Frontex sous le feu des critiques

Frontex, l’agence européenne de garde-frontières et de garde-côtes de l’Union européenne, est complice de cette violation des lois internationales. D’après la Convention internationale pour la sauvegarde de la sécurité humaine en mer (International Convention for the Safety of Life at Sea – SOLAS), lorsqu’un bateau en détresse est repéré par une entité, celle-ci (bateau commercial, garde-côtes, entité aérienne ou autre) est obligée de communiquer des informations comme le type de bateau, sa position et le nombre de personnes à bord au centre de coordination des sauvetages compétent dans cette zone, ainsi quaux bateaux alentour. De facto, cela n’arrive pas. « Frontex at Fault », un projet récent d’investigation conduit par Der Spiegel, Bellingcat et d’autres médias européens montre que, quand les avions ou les drones de Frontex repèrent un bateau en détresse, ils ne livrent ces éléments qu’aux garde-côtes libyens, parfois même par Whatsapp, pour faire en sorte que les migrants soient ramenés en Libye.

« Transmettre des informations sur les bateaux en détresse en mer fait partie du cadre légal pour la recherche et le sauvetage, selon la loi internationale », rappelle Stefan De Keersmaecker, porte-parole de la commission européenne pour les transports, la santé publique et la sécurité alimentaire. Il paraît paradoxal que Frontex, d’un côté si proche des trafiquants d’êtres humains que sont les garde-côtes libyens, soit de l’autre côté présenté comme un atout fondamental du plan d’action relancé par l’UE afin de combattre le trafic de migrants. En 2021, l’UE a ainsi financé Frontex avec près de 506 millions d’euros (contre environ 339 millions en 2020). Avec ces fonds, l’UE pourrait-elle soutenir un programme de sauvetage maritime dans la Méditerranée ? « Sans doute », soupire Felix Weiss. Mais en attendant les institutions, des milliers de personnes continuent de se noyer aux portes de l’Europe.

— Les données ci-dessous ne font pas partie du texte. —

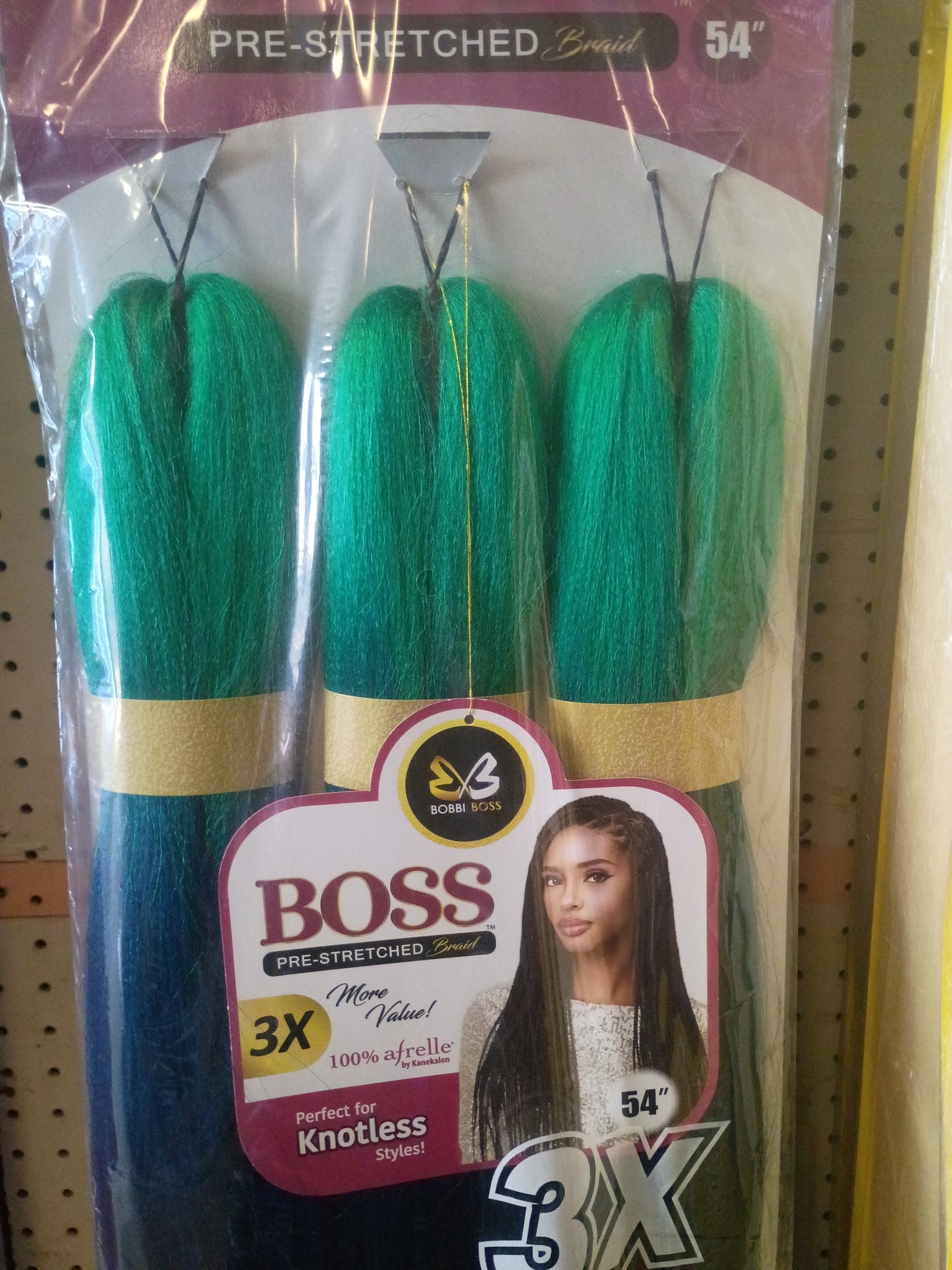 Bobbi Boss Pre-Stretched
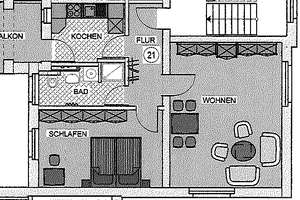 **Tolle 2-RWG im 1. OG mit - Balkon- Tageslichtbad mit Wanne - WE 21** – Buschenaustraße 1, 4129 Eutritzsch, Leipzig – Vorschaubild 11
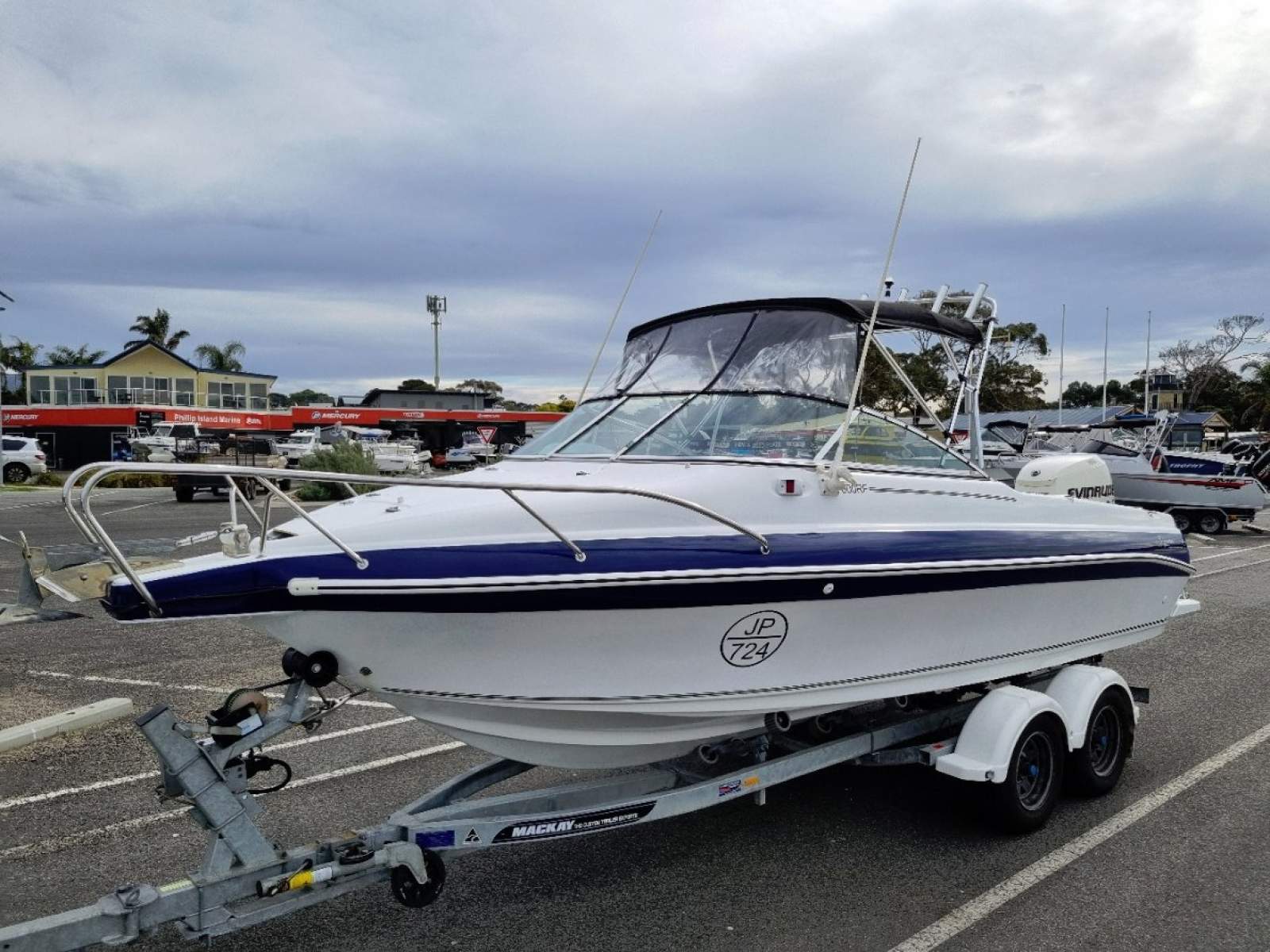 Haines Signature 600RF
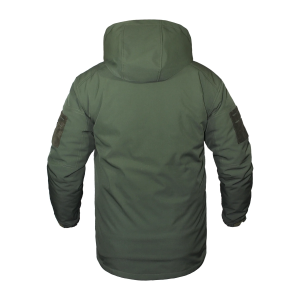 TAILOR ЗИМНЯЯ КУРТКА SOFTSHELL MAX-HEAT OLIVE 44866201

  1. Missing Migrants Projects, « 23 150 missing migrants recorded in Mediterranean (since 2014) ».
  2. BBC News Service, « Migrant crisis: EU leaders agree plan to stop Libya influx », 3 février 2017.
  3. Sara Creta, Bashar Deeb et al., « How Frontex helps haul migrants back to Libyan torture camps », 29 avril 2021.
  4. AP, « Caught on camera: Libyan coastguard shoots at migrant boat », 1er juillet 2021.
  5. Andrea Vogt, « Italy violated human rights by returning migrants to Libya, court rules », 23 février 2012.
  6. Ian Urbina, « The secretive prisons that keep migrants out of Europe », 28 novembre 2021.